## Work item
From the commentary on the Malta Today headline, extract the exact passage running from "That Saviour Balzan" to "pathetic for words.".

## Text
Saviour Balzan could have argued in his editorial about Maria Efimova’s tweet that her English language skills were insufficiently nuanced when she said you can only understand the suffering of the Caruana Galizias if a relative as close to you as Daphne was to them is torn to bits in a bomb. He presented her tweet as some form of threat to his relatives.
It is the same feigned ignorance and insufferable facetiousness that explains his headline of today’s report on Francesco Depasquale’s decision that Konrad Mizzi, Keith Schembri, Brian Tonna and Karl Cini have a case to answer after the 17 Black revelations.
“Magistrate throws out request for new inquiry into Konrad Mizzi and Keith Schembri,” screams Malta Today.
Saviour Balzan extracts, Super 1 style, the Magistrate’s decision not to start a fresh inquiry but misleads his readers into thinking that was because he found no reason to have an inquiry at all. Instead the decision was that an inquiry was indeed necessary but it would be practical to combine it with Ian Farrugia’s inquiry launched after another application filed by Simon Busuttil about the Panama Papers findings.
That Saviour Balzan is fighting this on the brief of Keith Schembri we’ve known a long time. So I will not feign shock and indignation at this umpteenth episode of journalistic indecency. It is fine for Saviour Balzan to ignore the facts staring at him in the face and continue to fight for his friends in high places. But to lie to his readers in such a way is too pathetic for words.
I mostly feel sadness for the competent and smart journalists that work under his editorship which have to walk around smelling of his flatulence.
But as with all episodes of this drawn out drama, Simon Busuttil’s and David Casa’s victory in court today is purely moral. Konrad Mizzi and Keith Schembri and Brian Tonna are still laughing today. And Karl Cini, like the half-wit side-kick that he is, is still forcing his own ingratiating laughter for a few embarrassing longer seconds after the others have moved on to something else.

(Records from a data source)
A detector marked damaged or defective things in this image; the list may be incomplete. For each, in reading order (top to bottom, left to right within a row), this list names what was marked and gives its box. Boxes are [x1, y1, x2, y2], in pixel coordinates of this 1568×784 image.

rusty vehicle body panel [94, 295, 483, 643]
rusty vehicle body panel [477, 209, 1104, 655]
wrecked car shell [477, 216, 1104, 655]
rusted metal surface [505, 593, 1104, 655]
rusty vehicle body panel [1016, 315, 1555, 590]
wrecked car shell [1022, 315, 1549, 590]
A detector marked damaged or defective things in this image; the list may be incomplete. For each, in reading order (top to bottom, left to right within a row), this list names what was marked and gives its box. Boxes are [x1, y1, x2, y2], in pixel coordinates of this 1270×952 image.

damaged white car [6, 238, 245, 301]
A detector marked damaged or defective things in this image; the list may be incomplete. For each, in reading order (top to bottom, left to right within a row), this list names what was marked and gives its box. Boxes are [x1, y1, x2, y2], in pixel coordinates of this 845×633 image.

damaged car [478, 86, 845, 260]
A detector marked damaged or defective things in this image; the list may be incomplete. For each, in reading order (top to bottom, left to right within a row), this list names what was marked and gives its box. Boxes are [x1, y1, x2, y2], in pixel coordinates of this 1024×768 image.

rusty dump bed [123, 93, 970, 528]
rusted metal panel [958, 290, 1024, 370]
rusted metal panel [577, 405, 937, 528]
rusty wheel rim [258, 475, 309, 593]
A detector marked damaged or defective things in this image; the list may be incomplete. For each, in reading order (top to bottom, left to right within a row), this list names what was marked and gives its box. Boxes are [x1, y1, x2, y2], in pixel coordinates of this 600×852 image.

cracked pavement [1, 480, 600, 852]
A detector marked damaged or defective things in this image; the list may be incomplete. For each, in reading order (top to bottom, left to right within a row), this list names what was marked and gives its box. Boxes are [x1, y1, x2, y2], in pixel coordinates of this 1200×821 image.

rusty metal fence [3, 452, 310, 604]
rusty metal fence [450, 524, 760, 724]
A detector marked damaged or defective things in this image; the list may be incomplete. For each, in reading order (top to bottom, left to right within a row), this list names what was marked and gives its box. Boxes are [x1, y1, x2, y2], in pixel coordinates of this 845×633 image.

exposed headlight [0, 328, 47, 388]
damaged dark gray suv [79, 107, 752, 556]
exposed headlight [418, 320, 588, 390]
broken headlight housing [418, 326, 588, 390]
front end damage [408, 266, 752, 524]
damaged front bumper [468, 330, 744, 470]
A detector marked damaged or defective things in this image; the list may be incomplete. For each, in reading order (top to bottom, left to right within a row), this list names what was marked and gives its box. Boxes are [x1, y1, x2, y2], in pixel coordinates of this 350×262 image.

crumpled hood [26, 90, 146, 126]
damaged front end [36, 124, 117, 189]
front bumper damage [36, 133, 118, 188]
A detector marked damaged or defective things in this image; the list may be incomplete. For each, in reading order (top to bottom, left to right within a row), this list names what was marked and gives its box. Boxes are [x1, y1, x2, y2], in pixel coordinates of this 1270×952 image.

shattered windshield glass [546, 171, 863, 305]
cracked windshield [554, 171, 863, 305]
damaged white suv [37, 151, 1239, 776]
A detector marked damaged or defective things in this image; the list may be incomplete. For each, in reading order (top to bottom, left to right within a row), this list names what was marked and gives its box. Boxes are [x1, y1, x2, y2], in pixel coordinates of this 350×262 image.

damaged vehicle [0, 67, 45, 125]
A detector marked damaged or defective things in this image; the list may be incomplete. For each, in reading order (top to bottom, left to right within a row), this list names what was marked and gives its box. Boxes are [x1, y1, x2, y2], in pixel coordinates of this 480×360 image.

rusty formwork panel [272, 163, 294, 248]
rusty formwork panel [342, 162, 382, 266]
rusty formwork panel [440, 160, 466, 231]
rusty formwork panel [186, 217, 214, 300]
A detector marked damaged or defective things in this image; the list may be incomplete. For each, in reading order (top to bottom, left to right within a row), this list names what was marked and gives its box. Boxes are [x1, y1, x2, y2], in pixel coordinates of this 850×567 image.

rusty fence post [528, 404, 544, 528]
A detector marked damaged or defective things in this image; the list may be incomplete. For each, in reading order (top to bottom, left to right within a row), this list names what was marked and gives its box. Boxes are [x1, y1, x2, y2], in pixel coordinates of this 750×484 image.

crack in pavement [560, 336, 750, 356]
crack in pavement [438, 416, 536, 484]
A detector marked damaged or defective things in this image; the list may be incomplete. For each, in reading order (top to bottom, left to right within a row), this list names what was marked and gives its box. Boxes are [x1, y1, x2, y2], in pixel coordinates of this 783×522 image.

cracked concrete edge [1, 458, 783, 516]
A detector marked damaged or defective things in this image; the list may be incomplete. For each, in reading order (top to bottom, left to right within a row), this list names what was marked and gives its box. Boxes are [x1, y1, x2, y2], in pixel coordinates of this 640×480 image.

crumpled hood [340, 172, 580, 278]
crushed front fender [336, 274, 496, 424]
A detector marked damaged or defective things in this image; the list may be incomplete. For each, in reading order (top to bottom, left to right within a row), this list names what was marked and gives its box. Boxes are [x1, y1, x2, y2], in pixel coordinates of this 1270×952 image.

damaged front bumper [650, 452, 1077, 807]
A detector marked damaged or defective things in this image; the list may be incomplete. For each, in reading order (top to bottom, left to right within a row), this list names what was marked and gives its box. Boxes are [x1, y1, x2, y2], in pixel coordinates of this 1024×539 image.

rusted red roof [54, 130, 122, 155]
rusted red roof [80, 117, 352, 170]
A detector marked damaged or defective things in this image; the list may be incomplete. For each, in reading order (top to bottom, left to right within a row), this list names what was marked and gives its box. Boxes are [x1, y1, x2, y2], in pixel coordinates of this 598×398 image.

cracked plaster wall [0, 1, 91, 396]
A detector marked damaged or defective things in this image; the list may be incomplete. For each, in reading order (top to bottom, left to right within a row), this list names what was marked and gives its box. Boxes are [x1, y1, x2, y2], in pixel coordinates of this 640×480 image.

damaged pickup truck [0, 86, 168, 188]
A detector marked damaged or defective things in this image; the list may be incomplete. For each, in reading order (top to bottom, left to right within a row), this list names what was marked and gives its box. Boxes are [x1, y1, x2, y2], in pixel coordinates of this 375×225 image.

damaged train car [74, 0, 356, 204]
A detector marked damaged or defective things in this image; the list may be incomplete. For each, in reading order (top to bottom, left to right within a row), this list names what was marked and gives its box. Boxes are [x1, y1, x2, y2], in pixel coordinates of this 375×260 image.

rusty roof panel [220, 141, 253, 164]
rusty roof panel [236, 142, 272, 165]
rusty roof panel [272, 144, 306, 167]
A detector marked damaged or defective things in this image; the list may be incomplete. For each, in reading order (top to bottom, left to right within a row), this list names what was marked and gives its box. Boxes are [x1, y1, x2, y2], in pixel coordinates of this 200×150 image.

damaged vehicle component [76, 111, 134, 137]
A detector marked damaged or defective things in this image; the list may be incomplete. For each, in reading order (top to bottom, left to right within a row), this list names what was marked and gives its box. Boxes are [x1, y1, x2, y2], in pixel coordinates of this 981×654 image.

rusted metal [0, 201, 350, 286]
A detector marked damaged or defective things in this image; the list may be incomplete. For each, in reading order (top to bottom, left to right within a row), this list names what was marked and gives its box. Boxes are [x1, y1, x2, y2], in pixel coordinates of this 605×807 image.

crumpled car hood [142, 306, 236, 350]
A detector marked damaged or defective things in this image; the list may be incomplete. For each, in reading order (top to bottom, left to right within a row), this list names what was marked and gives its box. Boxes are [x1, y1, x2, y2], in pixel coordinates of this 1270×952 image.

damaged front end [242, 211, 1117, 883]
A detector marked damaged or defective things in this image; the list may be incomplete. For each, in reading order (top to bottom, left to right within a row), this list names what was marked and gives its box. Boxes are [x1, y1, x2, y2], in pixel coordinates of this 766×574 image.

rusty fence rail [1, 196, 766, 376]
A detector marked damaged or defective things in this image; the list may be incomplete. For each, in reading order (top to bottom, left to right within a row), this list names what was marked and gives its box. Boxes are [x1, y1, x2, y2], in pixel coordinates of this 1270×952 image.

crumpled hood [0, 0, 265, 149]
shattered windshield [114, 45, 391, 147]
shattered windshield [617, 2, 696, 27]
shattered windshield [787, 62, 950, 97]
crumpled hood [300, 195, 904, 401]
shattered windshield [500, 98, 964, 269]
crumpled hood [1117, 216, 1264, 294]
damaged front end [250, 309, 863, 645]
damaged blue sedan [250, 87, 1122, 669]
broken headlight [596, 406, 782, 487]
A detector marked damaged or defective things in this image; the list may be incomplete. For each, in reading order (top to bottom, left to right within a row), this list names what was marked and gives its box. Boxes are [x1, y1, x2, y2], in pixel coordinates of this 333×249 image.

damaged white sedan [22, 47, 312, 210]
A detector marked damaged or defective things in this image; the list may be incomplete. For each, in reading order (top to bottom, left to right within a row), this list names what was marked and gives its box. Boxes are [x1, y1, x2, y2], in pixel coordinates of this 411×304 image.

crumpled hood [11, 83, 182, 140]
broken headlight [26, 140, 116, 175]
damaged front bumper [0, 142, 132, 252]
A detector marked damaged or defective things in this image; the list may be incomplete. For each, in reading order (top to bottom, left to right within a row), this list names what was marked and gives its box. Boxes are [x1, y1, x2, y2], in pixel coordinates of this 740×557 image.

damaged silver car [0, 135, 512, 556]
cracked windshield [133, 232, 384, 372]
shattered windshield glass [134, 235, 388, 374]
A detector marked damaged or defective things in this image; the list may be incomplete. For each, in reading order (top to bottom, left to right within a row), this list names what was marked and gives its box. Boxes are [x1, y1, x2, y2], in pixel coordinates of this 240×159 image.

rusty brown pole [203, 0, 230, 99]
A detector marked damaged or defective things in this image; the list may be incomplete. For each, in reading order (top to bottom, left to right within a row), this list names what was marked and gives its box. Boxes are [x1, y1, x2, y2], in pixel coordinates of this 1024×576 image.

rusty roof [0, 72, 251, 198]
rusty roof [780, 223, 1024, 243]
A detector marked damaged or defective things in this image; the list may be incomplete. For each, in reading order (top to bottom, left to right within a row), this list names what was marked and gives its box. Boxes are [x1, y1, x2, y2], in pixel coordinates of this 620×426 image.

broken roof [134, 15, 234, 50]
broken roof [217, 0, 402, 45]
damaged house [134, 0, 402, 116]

## The answer
That Saviour Balzan is fighting this on the brief of Keith Schembri we’ve known a long time. So I will not feign shock and indignation at this umpteenth episode of journalistic indecency. It is fine for Saviour Balzan to ignore the facts staring at him in the face and continue to fight for his friends in high places. But to lie to his readers in such a way is too pathetic for words.